A pair of power outages at hosting provider DreamHost took the hosting provider down for the better part of two days, leading to thousands of angry customers. Meanwhile, a frustrated DreamHost posted dozens of updates, including a note from its chief executive.
And it wasn’t even DreamHost’s fault: a third party, Alchemy Communications, which manages its data center, was to blame.
Dreamhost first posted about the problem on March 19, when its Irvine, Calif. data center suffered a massive power outage that took down the entire facility. Dreamhost said that the power was restored by 3 PM that day—before going out again. Fortunately, DreamHost engineers had some practice restoring the affected equipment.
DreamHost was scheduled to start the transition back to UPS (uninterruptable power supply) power and normal Irvine municipal power last night at 10 PM, concluding at 1 AM. But while DreamHost promised to update the post with a final status report, it so far hasn’t delivered.
So what happened?
After the initial power outage, DreamHost worked to bring the affected systems online. That process took about two hours, as the company’s engineers worked through its checklist. As of 5:55 PM, however, the company discovered that a routing table was experiencing issues. The culprit: two internal routers, including the primary and the spare, were fried during the outage and needed to be returned to the vendor. A third, fresh router took about two hours to deploy. Alchemy also initiated “emergency maintenance” on its UPS, which would become important later on.
From 9:15 PM through about midnight, DreamHost continued to bring its services online, addressing problems as they went. By 3:50 AM, DreamHost reported that all of its services had been restored.
An hour later, however, disaster struck: the power went out again, and was restored by 5 AM, when DreamHost’s irritation began showing. “We understand the frustrations this is causing, as we are in the same boat as you,” the company said. “Please hang in there, and support us as we work to get everything up from this second data center power outage. We sincerely apologize for the inconvenience.”
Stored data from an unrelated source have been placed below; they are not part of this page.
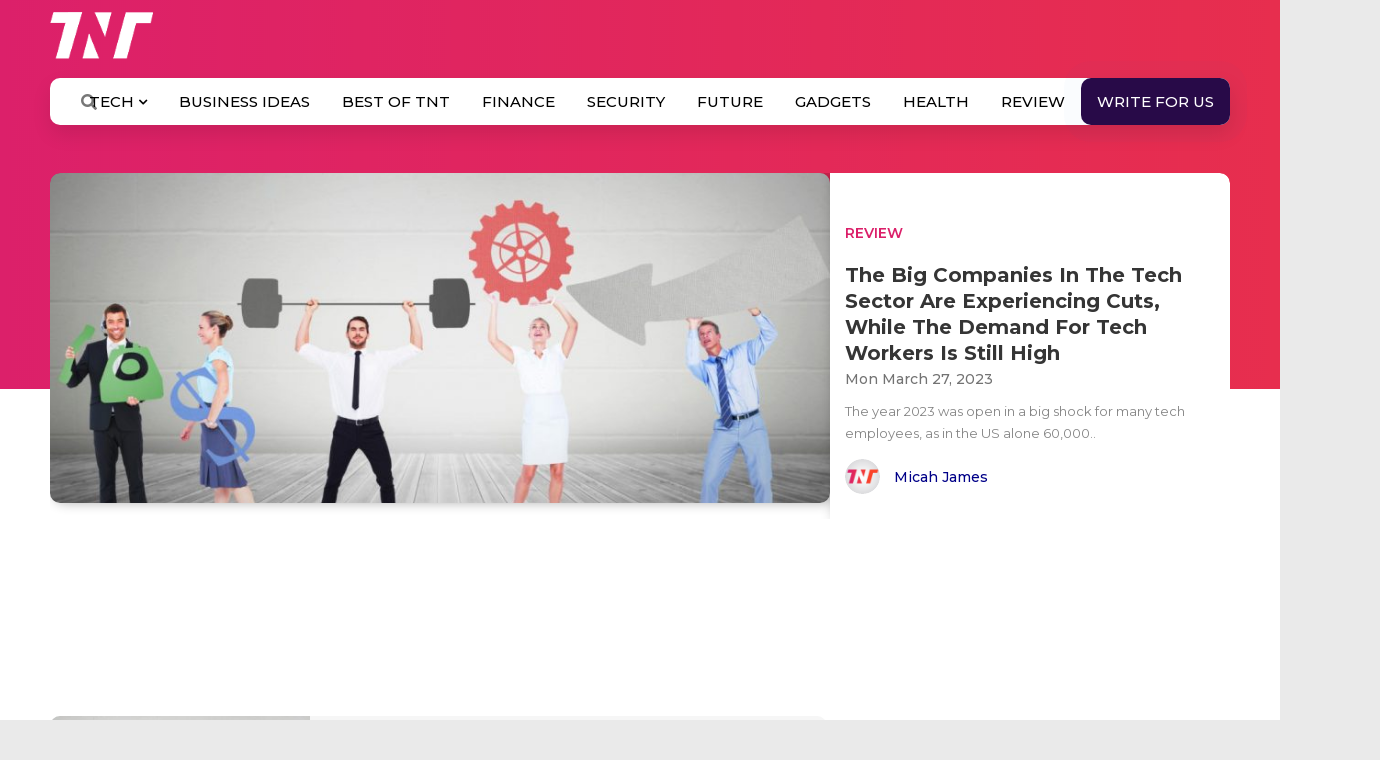

--- FILE ---
content_type: text/html; charset=utf-8
request_url: https://www.google.com/recaptcha/api2/aframe
body_size: 106
content:
<!DOCTYPE HTML><html><head><meta http-equiv="content-type" content="text/html; charset=UTF-8"></head><body><script nonce="wEk59vEI9K2U-aYjcXoh9Q">/** Anti-fraud and anti-abuse applications only. See google.com/recaptcha */ try{var clients={'sodar':'https://pagead2.googlesyndication.com/pagead/sodar?'};window.addEventListener("message",function(a){try{if(a.source===window.parent){var b=JSON.parse(a.data);var c=clients[b['id']];if(c){var d=document.createElement('img');d.src=c+b['params']+'&rc='+(localStorage.getItem("rc::a")?sessionStorage.getItem("rc::b"):"");window.document.body.appendChild(d);sessionStorage.setItem("rc::e",parseInt(sessionStorage.getItem("rc::e")||0)+1);localStorage.setItem("rc::h",'1768879376097');}}}catch(b){}});window.parent.postMessage("_grecaptcha_ready", "*");}catch(b){}</script></body></html>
By 6:35 AM, 99 percent of shared hosting, 95 percent of VPS and 99 percent of the company’s dedicated machines had been restored, but its DreamObjects cloud/object storage service remained offline until about 11:20 AM, when some content began being served.
Simon Anderson, the chief executive of DreamHost, said at 7 PM on March 20 that Alchemy was to blame. “We believe, at this time, that Alchemy was performing unannounced maintenance on their UPS systems and the systems failed—resulting in a complete power outage,” he wrote in an update to the status blog post. “In addition to their UPS systems failing, their generators did not kick in.”
DreamHost later said that itself, Alchemy and Emerson Power all believed a core mechanical circuit breaker in the UPS system was the point of failure in both power outages. By 11 PM Thursday night, DreamHost had returned to city power with no problems, subject to the maintenance window.
It’s certainly a black eye for Alchemy, in which DreamHost owns a large equity stake. But kudos to DreamHost: although the company’s status thread generated over 1,000 comments, many of them irate, the company also received several compliments about its open channels of communication.